INSTRUCTIONS FOR THE TASK ▸ State how many of the lines below contain the string "roof". Respond with the number alone.

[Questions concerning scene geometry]
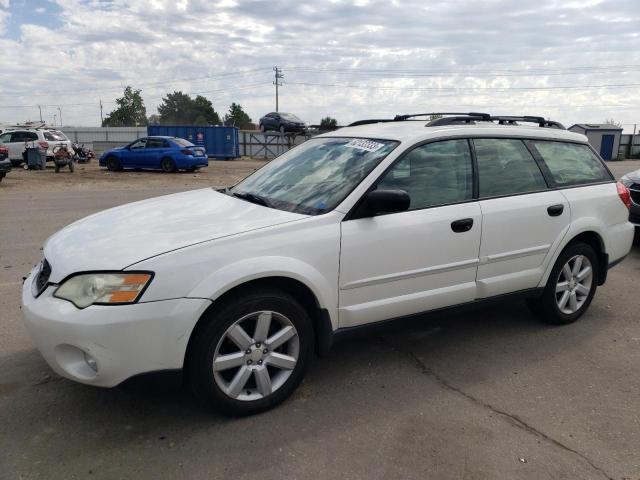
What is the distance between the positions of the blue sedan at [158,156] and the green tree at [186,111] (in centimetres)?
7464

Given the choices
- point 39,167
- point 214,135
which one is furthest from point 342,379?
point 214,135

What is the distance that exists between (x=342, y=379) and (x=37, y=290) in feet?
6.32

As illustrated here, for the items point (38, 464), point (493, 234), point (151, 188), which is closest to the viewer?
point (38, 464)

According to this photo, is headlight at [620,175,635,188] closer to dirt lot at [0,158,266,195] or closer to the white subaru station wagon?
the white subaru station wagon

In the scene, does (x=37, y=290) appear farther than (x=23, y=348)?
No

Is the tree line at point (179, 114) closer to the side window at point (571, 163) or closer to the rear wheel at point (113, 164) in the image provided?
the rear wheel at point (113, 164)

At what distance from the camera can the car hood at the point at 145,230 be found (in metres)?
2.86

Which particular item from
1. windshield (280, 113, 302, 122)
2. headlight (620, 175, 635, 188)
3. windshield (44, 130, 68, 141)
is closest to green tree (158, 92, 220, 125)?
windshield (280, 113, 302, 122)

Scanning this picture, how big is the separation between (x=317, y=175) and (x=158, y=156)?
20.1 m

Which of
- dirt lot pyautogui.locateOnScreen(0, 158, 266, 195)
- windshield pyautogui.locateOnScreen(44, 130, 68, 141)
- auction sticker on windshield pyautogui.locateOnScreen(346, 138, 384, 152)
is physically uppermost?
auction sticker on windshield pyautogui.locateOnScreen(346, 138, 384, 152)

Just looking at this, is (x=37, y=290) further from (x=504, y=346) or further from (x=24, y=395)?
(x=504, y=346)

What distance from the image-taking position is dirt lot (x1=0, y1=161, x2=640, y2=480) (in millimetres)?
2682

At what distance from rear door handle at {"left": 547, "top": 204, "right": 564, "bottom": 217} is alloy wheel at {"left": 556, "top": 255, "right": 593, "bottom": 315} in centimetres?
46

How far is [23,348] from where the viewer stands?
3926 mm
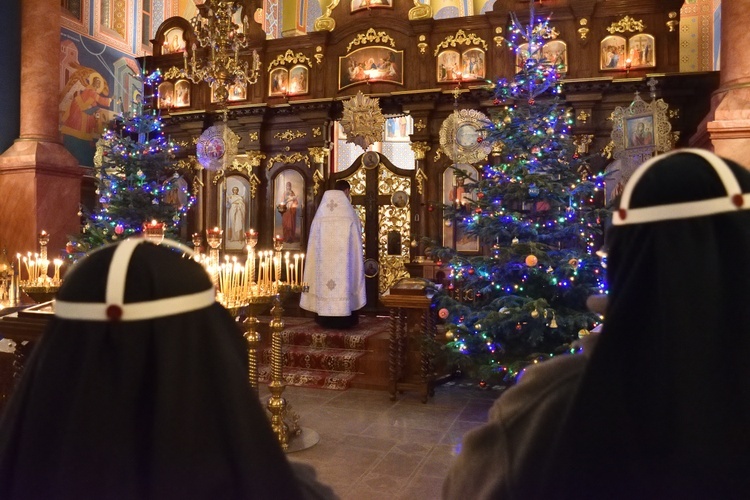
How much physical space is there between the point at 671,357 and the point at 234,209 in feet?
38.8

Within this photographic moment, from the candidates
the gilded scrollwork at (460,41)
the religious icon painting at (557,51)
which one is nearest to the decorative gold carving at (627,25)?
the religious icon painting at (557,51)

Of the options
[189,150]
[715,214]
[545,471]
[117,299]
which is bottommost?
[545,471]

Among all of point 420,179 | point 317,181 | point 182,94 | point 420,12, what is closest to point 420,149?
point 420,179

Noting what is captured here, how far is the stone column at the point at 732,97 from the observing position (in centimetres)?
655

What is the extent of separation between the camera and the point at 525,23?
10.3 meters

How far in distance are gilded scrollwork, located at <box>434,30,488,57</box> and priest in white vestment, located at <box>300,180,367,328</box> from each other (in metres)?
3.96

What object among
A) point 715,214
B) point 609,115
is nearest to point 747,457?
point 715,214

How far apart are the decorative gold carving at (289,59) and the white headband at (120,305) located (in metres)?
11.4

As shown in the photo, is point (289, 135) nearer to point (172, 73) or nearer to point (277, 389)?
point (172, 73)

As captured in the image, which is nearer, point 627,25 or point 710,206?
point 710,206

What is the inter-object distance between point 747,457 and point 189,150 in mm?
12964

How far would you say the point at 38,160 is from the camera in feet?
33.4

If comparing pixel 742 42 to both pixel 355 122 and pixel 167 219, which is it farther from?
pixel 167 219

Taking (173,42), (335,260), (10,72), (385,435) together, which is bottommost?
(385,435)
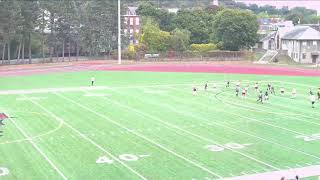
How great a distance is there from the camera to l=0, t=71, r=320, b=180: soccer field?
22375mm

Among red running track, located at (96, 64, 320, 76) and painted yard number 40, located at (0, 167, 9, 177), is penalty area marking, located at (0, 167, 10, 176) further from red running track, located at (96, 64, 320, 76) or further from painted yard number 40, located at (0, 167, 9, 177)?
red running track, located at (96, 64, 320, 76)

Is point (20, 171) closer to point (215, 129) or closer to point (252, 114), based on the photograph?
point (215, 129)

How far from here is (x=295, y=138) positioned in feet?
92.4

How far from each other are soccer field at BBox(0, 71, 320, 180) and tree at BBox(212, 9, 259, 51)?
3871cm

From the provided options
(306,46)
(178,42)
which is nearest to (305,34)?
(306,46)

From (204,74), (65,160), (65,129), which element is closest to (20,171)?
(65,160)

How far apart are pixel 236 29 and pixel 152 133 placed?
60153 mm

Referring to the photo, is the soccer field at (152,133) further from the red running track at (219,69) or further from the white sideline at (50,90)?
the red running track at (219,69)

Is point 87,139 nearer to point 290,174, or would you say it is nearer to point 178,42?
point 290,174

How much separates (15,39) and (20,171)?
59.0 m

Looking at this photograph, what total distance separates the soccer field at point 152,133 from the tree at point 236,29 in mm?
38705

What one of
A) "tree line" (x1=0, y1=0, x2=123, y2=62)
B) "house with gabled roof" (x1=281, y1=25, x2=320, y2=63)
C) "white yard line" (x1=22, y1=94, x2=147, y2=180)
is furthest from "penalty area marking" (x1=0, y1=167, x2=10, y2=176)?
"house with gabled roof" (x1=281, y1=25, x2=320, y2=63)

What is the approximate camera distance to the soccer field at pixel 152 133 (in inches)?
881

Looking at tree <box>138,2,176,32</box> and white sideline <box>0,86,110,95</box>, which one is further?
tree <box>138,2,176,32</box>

* * *

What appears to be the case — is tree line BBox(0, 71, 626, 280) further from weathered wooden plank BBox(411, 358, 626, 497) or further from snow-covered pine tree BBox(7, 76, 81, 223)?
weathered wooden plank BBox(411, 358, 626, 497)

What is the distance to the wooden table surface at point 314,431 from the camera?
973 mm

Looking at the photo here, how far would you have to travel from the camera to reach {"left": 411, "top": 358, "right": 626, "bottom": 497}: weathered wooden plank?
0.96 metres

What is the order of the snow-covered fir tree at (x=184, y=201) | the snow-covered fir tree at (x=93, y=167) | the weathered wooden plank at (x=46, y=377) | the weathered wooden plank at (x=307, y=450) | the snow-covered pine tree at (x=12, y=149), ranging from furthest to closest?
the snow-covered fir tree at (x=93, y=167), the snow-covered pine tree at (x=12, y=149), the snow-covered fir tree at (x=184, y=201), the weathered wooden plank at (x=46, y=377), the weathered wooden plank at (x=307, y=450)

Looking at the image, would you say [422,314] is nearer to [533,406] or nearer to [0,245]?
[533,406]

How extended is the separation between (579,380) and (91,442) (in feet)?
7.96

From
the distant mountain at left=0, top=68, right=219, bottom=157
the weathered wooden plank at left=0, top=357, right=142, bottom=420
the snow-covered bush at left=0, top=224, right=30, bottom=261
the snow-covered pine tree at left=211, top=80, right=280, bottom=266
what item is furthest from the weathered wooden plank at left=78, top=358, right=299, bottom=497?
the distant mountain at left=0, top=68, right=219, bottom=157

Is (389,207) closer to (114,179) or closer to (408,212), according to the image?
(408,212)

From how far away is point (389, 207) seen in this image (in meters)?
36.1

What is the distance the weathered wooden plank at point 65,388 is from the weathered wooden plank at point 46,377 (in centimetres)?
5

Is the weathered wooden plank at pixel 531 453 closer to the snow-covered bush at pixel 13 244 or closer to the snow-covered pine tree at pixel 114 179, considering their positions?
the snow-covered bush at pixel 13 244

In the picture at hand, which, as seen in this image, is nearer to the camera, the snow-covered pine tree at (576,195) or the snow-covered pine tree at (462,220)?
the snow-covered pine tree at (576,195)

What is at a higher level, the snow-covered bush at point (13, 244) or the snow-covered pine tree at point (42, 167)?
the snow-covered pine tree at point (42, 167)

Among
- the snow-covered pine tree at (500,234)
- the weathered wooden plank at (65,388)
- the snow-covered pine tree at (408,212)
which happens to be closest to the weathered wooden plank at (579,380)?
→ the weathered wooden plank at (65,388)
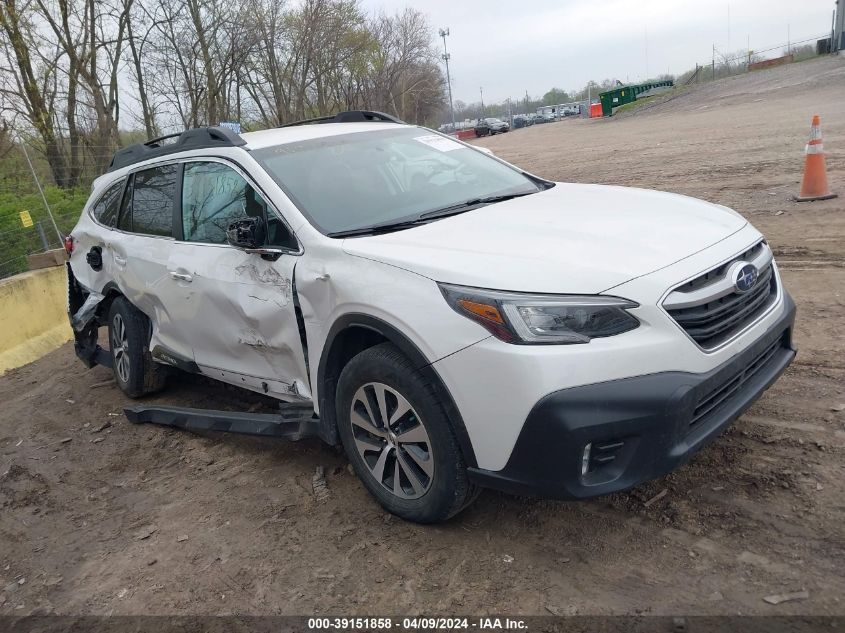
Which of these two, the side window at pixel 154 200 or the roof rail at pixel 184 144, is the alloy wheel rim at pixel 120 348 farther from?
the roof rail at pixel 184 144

...

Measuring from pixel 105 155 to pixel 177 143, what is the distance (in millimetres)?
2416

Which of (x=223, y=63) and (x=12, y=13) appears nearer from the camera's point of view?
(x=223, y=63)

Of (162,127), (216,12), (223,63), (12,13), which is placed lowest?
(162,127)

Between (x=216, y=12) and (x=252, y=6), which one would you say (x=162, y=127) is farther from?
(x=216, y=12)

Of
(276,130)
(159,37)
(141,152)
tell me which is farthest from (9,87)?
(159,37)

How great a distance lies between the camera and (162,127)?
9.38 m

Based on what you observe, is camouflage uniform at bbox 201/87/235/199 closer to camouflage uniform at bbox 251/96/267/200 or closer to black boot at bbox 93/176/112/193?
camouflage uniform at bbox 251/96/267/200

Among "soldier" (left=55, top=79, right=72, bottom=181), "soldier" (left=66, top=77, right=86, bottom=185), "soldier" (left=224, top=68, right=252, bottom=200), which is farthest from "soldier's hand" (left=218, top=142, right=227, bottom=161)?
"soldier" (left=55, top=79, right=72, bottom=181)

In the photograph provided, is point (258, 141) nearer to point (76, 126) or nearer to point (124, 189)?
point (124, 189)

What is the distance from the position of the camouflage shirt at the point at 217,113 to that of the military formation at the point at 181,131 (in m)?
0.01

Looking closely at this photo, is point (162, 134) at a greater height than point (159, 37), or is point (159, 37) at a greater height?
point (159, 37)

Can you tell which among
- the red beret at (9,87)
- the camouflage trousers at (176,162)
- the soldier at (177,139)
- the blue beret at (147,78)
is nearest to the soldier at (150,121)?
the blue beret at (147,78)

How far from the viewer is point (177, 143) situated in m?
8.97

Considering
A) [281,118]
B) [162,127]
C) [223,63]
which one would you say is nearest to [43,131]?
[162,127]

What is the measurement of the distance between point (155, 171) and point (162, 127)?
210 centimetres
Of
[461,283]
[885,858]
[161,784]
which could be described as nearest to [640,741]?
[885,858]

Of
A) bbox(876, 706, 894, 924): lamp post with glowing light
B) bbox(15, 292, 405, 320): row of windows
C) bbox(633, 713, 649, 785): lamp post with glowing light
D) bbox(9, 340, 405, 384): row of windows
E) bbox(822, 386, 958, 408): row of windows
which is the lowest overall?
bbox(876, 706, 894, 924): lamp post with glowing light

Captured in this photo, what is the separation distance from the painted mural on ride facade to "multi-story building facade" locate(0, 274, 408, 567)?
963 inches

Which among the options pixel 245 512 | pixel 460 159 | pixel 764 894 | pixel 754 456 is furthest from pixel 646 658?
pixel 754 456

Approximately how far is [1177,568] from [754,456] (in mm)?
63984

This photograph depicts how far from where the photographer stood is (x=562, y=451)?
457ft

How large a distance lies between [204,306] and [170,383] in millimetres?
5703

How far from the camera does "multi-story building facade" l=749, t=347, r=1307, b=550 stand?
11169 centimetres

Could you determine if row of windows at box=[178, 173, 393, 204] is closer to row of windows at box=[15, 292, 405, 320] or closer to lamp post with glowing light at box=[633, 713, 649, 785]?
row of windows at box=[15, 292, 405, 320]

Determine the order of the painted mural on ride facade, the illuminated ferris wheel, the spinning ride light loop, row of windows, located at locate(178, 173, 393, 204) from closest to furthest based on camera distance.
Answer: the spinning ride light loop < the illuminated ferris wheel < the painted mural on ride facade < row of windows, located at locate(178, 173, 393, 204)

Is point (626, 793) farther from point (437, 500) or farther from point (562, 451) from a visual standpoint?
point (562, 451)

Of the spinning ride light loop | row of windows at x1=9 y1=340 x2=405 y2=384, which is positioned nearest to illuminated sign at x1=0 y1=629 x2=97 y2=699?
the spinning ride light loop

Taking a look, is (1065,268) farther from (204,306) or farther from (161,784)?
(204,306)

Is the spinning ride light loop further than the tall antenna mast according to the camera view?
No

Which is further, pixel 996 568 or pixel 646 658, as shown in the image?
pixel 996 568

SOLUTION FOR THIS EXERCISE ▸ 4